Skip to main content
This guide explains the difference between latency and delay in the ai-coustics SDK, and how to optimize performance for real-time applications.

Terminology

TermMeaningExample
LatencyTime to execute the model’s forward pass (CPU dependent)“2 ms inference latency”
DelayTime offset of output audio relative to input”30 ms output delay”
These are independent values. A model that has 2 ms latency on your CPU and 30 ms delay means: computation completes in 2 ms, but the output audio is shifted 30 ms relative to input.

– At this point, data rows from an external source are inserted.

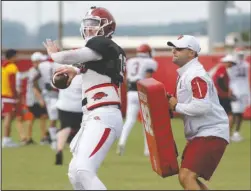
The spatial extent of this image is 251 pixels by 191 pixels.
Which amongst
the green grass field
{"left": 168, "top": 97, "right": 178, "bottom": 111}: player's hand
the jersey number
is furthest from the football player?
the jersey number

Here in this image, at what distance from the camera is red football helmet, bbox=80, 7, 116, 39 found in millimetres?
9594

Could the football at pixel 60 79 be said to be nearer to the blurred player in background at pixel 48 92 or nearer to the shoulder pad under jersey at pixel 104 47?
the shoulder pad under jersey at pixel 104 47

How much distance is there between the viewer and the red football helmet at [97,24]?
959cm

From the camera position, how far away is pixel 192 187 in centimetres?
946

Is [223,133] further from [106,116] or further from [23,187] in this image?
[23,187]

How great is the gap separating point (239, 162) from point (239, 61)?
5.62m

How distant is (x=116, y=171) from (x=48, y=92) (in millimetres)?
4392

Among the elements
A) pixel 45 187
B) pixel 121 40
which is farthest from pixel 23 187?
pixel 121 40

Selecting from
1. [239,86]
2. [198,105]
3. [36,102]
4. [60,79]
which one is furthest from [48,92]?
[198,105]

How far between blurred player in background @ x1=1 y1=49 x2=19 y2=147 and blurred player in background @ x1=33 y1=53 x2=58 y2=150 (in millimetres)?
488

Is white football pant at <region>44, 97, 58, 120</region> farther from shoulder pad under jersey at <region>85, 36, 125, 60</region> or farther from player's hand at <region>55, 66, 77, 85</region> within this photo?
shoulder pad under jersey at <region>85, 36, 125, 60</region>

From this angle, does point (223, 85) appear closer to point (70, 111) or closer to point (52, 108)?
point (52, 108)

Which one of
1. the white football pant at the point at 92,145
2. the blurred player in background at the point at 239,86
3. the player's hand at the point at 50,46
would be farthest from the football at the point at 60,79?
the blurred player in background at the point at 239,86

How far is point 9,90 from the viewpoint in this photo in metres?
20.3
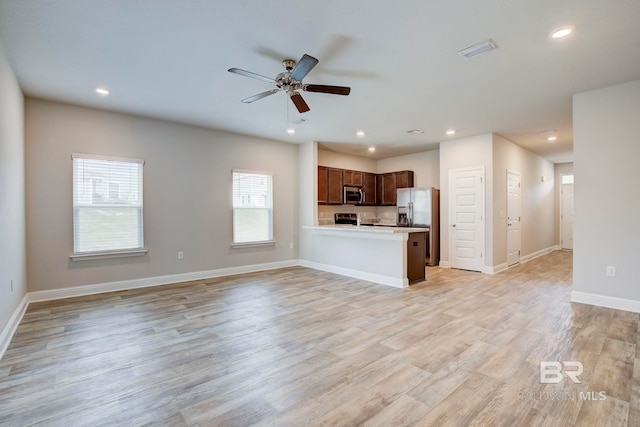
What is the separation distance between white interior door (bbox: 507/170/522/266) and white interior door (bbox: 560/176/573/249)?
3.56 m

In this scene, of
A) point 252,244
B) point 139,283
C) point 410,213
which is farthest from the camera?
point 410,213

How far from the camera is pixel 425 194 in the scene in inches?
269

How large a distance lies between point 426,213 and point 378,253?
226 centimetres

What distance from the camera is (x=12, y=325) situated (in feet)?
10.1

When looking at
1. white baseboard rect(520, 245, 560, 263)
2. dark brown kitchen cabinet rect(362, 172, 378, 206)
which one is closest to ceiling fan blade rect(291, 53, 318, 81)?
dark brown kitchen cabinet rect(362, 172, 378, 206)

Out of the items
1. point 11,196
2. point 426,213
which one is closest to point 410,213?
point 426,213

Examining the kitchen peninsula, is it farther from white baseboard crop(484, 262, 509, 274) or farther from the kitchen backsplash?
white baseboard crop(484, 262, 509, 274)

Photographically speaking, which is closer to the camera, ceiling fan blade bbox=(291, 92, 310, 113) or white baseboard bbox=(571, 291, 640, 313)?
ceiling fan blade bbox=(291, 92, 310, 113)

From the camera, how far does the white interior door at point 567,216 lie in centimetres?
907

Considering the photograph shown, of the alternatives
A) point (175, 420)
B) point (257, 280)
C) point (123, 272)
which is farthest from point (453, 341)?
point (123, 272)

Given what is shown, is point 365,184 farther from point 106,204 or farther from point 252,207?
point 106,204

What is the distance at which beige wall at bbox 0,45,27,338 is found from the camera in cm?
282

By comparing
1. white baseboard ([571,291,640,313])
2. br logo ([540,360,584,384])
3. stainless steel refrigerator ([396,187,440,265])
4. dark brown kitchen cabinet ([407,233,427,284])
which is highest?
stainless steel refrigerator ([396,187,440,265])

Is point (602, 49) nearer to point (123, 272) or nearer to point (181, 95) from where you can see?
point (181, 95)
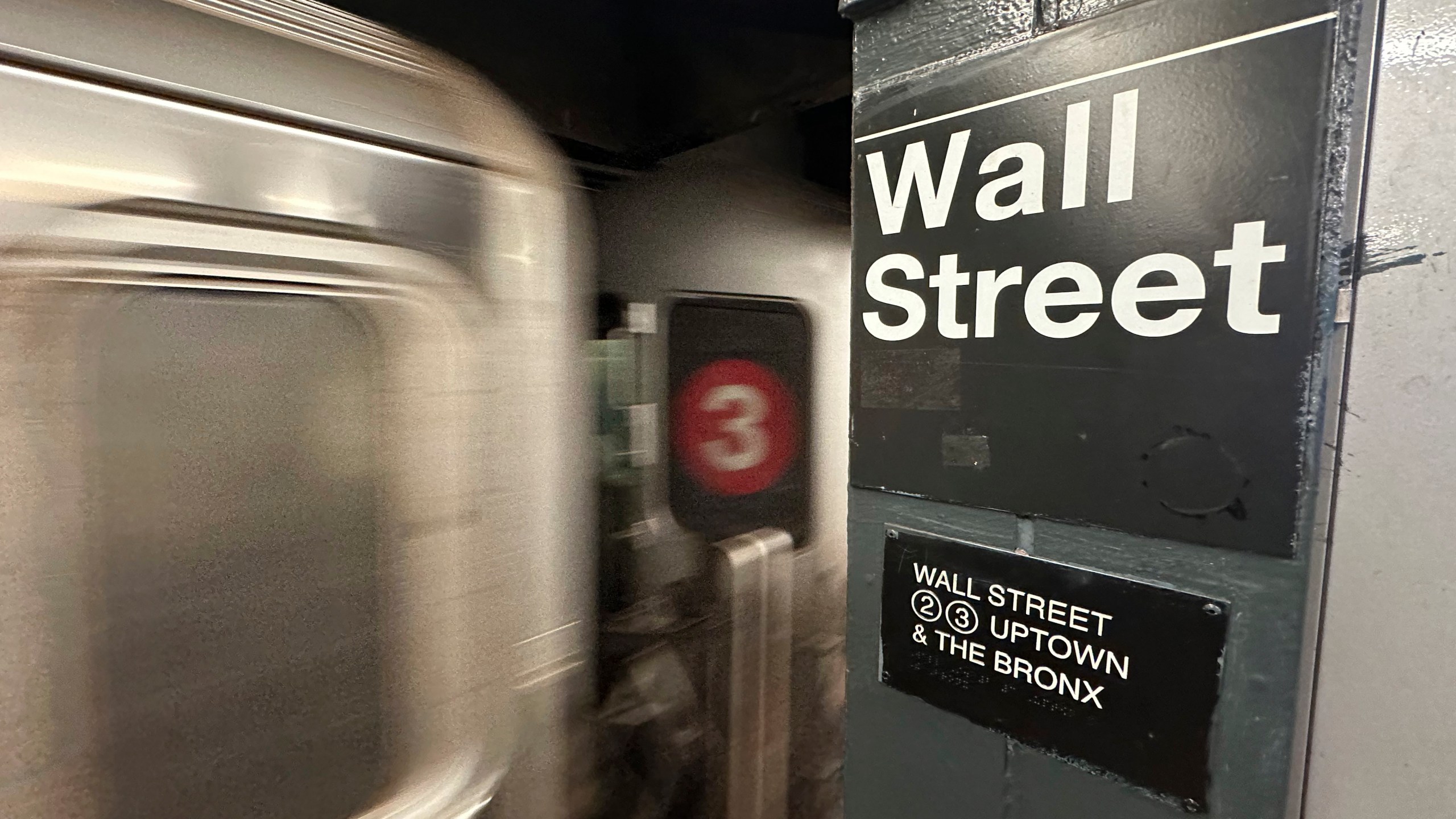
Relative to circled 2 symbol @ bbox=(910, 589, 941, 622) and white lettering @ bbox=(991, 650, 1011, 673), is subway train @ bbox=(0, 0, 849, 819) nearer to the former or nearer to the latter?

Understanding output_delay

The output_delay value (retrieved via aic_processor_get_output_delay) represents the total audio delay in frames. Convert to milliseconds:
delay_ms = (delay_frames / configured_sample_rate) * 1000

Components of Output Delay

ComponentWhen it appliesAvoidable?
Algorithmic delayAlwaysNo — inherent to model architecture
Adapter delayWhen not using optimal_num_framesYes — use optimal frame size
Buffering delayWhen allow_variable_frames = trueYes — use fixed frame size
Sample rate has no effect on the output delay in ms. Neither the model’s native sample rate nor the processor’s configured sample rate changes the delay.

Algorithmic Delay

Our models typically have 10 ms or 30 ms algorithmic delay. See the model documentation for exact values per model. This delay is based on the model architecture and thus is the minimum output delay of the processor when configured with ProcessorConfig::optimal.

Model Processing Window

Models operate on fixed-size audio chunks called the processing window. Our models typically use 10 ms windows. See the model documentation for exact values per model. The size of the window can be determined with the Model::get_optimal_num_frames function, which is dependent on the sample_rate that you operate on.
window_frames = model.get_optimal_num_frames(sample_rate)
window_ms = (window_frames / sample_rate) * 1000

Adapter Delay

The adapter is responsible for adapting between the incoming audio buffers and the model processing window. If they are configured to be the same, there is no adapter delay introduced. Otherwise the delay depends on the relation between the two frame sizes.

Buffering Delay

If the adapter is configured with allow_variable_frames = true, each process call can use a different number of frames, as long as it is at most the configured num_frames. This is necessary because some audio hosts (e.g. Audacity) only report the maximum number of frames they will call the process with. If variable frames are activated, a buffering delay of the length of the model’s processing window will be introduced.

Real-Time Guarantees

For the real-time processing to work, the inference latency (execution time) of the model has to be lower than the duration of the incoming audio buffers (your configured num_frames). This depends on your CPU and system load.
inference latency < audio buffer length
If you call the process function with 10 ms buffers, the function must complete in under 10 ms.

CPU Usage

CPU usage depends only on model complexity. More complex models (e.g., Sparrow L) require more CPU than simpler ones (e.g., Sparrow XS).
Sample rate has no effect on CPU usage. Neither the model’s native sample rate nor the processor’s configured sample rate changes performance.

Parallel Processing

For multiple audio streams (e.g., multiple speakers), create one processor per stream.
ProcessorThreadingParallel Streams
ProcessorSame thread❌ Blocks — cannot run concurrently
AsyncProcessorSeparate thread✅ Runs in parallel
# Multiple speakers — use AsyncProcessor
processor_speaker1 = AsyncProcessor(model)
processor_speaker2 = AsyncProcessor(model)
# These process concurrently on different threads
With the synchronous Processor, each call blocks the main thread. You cannot process multiple streams simultaneously.
The AsyncProcessor is currently only available in the Python SDK. For other languages, you’ll need to manage threading manually.